PROBLEM SET:
1/ List the three main projects that the research summary on CMOS electronics below describes.
2/ Write a continuation of the research summary on CMOS electronics below, picking up after its final sentence.

QUOTED PASSAGE:
######

We live in the age of information where electronics play a critical role in our daily life. Moore’s Law: performance over cost has inspired innovation in complementary metal oxide semiconductor (CMOS) technology and enabled high performance, ultra-scaled CMOS electronics. Moving forward as Internet of Everything (IoE) with advanced energy harvesting technologies seamlessly connects people, process, device and data – can CMOS technology be expanded further to achieve new features in CMOS electronics while maintaining and/or strengthening existing attributes? Can the existing applications be further strengthened and/or diversified? What potential applications may emerge? What energy harvesting technology will be able to meet the power requirements? My research addresses these questions through three main projects: 1) Nano-islands growth using an atomic layer deposition tool for application in low power non-volatile memory devices, 2) Multi-dimensional integration of heterogeneous materials and devices into a standalone system with a reduced area, high yield and low cost for IoT applications and 3) Flexing and stretching of inorganic solar cells with high efficiency for application in wearables, foldable electronics and solar drones. Finally, I propose a future direction for my research where I intend to leverage the materials growth, device fabrication and integration skills in order to contribute to a world where more connectivity and more computations are possible at a reduced energy consumption. This will be addressed using an innovative, smart and multifunctional memory device (MEMSOR) which enables In-Memory Sensing.

######

STORED DATA:
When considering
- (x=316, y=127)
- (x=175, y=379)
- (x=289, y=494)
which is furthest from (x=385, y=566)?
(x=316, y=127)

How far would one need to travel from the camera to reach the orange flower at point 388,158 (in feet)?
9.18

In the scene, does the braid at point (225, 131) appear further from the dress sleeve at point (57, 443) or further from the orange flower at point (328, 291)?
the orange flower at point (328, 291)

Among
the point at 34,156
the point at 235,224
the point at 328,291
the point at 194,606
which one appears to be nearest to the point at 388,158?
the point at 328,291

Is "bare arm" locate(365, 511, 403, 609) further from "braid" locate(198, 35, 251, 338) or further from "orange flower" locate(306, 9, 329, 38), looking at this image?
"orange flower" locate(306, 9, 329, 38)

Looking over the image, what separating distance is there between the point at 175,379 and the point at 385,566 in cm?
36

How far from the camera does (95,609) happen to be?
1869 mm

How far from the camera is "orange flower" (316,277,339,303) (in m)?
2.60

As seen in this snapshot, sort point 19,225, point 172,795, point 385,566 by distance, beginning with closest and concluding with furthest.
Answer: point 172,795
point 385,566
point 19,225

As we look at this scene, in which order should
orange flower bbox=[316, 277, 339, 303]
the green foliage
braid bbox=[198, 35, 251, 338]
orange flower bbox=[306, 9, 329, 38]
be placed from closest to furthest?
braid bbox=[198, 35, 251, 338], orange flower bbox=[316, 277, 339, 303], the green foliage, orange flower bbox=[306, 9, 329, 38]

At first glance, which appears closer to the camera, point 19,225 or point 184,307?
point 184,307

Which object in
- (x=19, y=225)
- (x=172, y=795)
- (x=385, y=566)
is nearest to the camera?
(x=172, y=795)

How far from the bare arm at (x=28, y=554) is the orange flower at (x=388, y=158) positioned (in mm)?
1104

######

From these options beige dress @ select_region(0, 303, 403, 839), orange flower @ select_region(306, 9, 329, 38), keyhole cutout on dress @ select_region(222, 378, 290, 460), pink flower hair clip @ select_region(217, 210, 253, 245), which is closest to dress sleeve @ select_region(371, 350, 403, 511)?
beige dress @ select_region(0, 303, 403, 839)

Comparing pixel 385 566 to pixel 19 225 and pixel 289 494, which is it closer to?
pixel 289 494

######

ANSWERS TO EACH TASK:
1/
1) Nano-islands growth using an atomic layer deposition tool for application in low power non-volatile memory devices
2) Multi-dimensional integration of heterogeneous materials and devices into a standalone system with a reduced area, high yield and low cost for IoT applications
3) Flexing and stretching of inorganic solar cells with high efficiency for application in wearables, foldable electronics and solar drones

2/
Brief Biography

Dr. Nazek El-Atab is currently a Research Scientist with Professor Muhammad Mustafa Hussain at the MMH labs at King Abdullah University of Science and Technology, Saudi Arabia. Her current research focuses on the design and fabrication of futuristic electronics. She received her B.Sc. degree in Computer and Communications Engineering from the Hariri Canadian University, Lebanon, in 2012, her M.Sc. degree in Microsystems Engineering from the Masdar Institute of Science and Technology, Abu Dhabi, UAE, in 2014, and her Ph.D. degree in Interdisciplinary Engineering from the Masdar Institute of Science and Technology in 2017, under a cooperative program with the MIT and funded by the US office of Naval Research. During her PhD, she worked as a visiting researcher with Prof. Krishna Saraswat at Stanford University. She is a Senior IEEE Member and currently serves as the Chair of the Western Saudi Arabia IEEE Electron Device Society Chapter. She has received several awards for her research, including the 2015 For Women in Science Middle East Fellowship by L’Oreal-UNESCO, the 2016 IEEE Nanotechnology Student Travel Award, the 2017 International Rising Talents Award by L’Oreal-UNESCO, the 2018 “Hariri Canadian University” Alumni Award, and was portrayed in the 2019 “Remarkable Women in Technology” by UNESCO. Dr. El-Atab was also selected to participate in the 70th Lindau Nobel Laureate Meeting in Germany and the 2020 UC Berkeley EECS Rising Stars program. More recently, Dr. El-Atab has been selected among the 10 Innovators under 35 by MIT Technology Review Arabia. She has published over 26 papers in international peer-reviewed scientific journals, 40 conference presentations, 2 book chapters, 2 books and has 7 filed U.S. patents. She is currently serving as an Associate Editor at the Nano Select journal by Wiley and as a Review Editor at the Flexible Electronics journal by Frontiers in Electronics.